Write out the issue thread on the incident declaration process word for word, in full.

**GIVEN TEXT**
^^^^^^^^^^^^^^^^
Open zachgoldfine44 opened 1 year ago
Adrian will start with copy-paste of platform process and share out for review.
< redacted older version >
Next up: Adrian to create word doc and share out for async review.
Next step: at least Steve, Zach, and Patrick V (and others) review doc
Adrian: A few more folks looked through and commented. Seems like we have something to start with.
Biggest point of discussion: what does it mean for an app team to declare an incident?
I've edited the doc for clarification on incident declaration, at least for our initial pass.
Adrian: Awaiting for additional feedback, specifically regarding the priority matrix. Steve: 526 team has circulated a draft for how they handle their process for handling queue exhaustion. Can we plug what they've created into this process? Adrian: That might be too team/code specific, whereas this document will be a higher-level document to be used by Officers of the Watch. Zach: The document addresses the purpose of the 526 doc.
@va-albers will share the 526 team's draft for awareness and use by other teams.
Timeline for next review: Next Friday
The doc looks great. Per @zachgoldfine44 comment - I would like health and benefits to follow the same process for declaring an incident for sanity's sake.
I reviewed and left several comments, mainly around the area of "when do we trigger a CPI?" and "what looks different here if the MIM team is already involved?" Overall, within the scope of the OCTO/VA.gov team, this looks like a solid process.
For discussion today:
Adrian: Should we use the datadog incident functionality for "declaring incidents"?
From Patrick: Should we declare CPIs/HPIs for external service problems? Charles: Yes! Our documentation (Adrian's draft) should explain when to do this and how. Chris: Propose the standard operating procedure we come up with learns towards more transparency. @BillChapmanUSDS will ask for guidance from ECC on how to determine a major incident and when to trigger the process.
Meeting scheduled Thursday, 11/9 @ 10am ET.
Meeting on Thursday is a kick-off. (Bill will attend)
Getting guidance from ECC on what a major incident is. And how to integrate with big VA MIM process.
^^^^^^^^^^^^^^^^
**RECORDS PROVIDED**
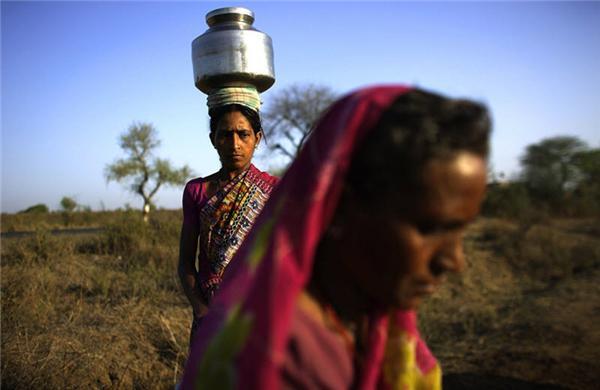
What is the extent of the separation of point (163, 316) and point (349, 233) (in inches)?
182

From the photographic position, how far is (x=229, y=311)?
0.85 metres

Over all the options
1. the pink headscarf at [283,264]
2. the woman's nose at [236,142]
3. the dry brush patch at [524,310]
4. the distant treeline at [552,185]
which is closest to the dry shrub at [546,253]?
the dry brush patch at [524,310]

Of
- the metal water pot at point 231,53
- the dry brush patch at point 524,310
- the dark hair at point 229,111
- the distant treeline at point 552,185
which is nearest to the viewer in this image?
the metal water pot at point 231,53

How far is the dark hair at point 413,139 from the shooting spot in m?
0.82

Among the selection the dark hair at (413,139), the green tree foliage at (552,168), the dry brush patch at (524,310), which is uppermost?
the green tree foliage at (552,168)

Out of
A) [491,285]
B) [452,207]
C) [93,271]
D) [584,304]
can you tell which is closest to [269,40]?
[452,207]

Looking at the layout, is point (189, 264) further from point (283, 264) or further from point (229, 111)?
point (283, 264)

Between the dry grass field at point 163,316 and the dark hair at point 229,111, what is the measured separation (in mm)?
2425

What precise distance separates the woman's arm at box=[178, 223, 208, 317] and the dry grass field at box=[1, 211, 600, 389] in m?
1.71

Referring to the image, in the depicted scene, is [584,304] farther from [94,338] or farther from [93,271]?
[93,271]

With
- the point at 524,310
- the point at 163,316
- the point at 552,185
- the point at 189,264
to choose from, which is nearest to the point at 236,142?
the point at 189,264

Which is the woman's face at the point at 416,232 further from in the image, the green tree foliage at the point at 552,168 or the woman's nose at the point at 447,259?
the green tree foliage at the point at 552,168

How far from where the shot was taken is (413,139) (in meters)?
0.82

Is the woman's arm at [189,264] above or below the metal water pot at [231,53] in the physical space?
below
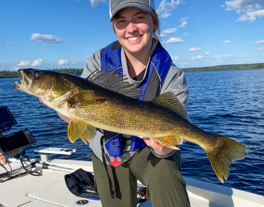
^^^^^^^^^^^^^^^^
**WORKED SOLUTION**
Open zachgoldfine44 opened 1 year ago
Adrian will start with copy-paste of platform process and share out for review.
< redacted older version >
Next up: Adrian to create word doc and share out for async review.
Next step: at least Steve, Zach, and Patrick V (and others) review doc
Adrian: A few more folks looked through and commented. Seems like we have something to start with.
Biggest point of discussion: what does it mean for an app team to declare an incident?
I've edited the doc for clarification on incident declaration, at least for our initial pass.
Adrian: Awaiting for additional feedback, specifically regarding the priority matrix. Steve: 526 team has circulated a draft for how they handle their process for handling queue exhaustion. Can we plug what they've created into this process? Adrian: That might be too team/code specific, whereas this document will be a higher-level document to be used by Officers of the Watch. Zach: The document addresses the purpose of the 526 doc.
@va-albers will share the 526 team's draft for awareness and use by other teams.
Timeline for next review: Next Friday
The doc looks great. Per @zachgoldfine44 comment - I would like health and benefits to follow the same process for declaring an incident for sanity's sake.
I reviewed and left several comments, mainly around the area of "when do we trigger a CPI?" and "what looks different here if the MIM team is already involved?" Overall, within the scope of the OCTO/VA.gov team, this looks like a solid process.
For discussion today:
Adrian: Should we use the datadog incident functionality for "declaring incidents"?
From Patrick: Should we declare CPIs/HPIs for external service problems? Charles: Yes! Our documentation (Adrian's draft) should explain when to do this and how. Chris: Propose the standard operating procedure we come up with learns towards more transparency. @BillChapmanUSDS will ask for guidance from ECC on how to determine a major incident and when to trigger the process.
Meeting scheduled Thursday, 11/9 @ 10am ET.
Meeting on Thursday is a kick-off. (Bill will attend)
Getting guidance from ECC on what a major incident is. And how to integrate with big VA MIM process.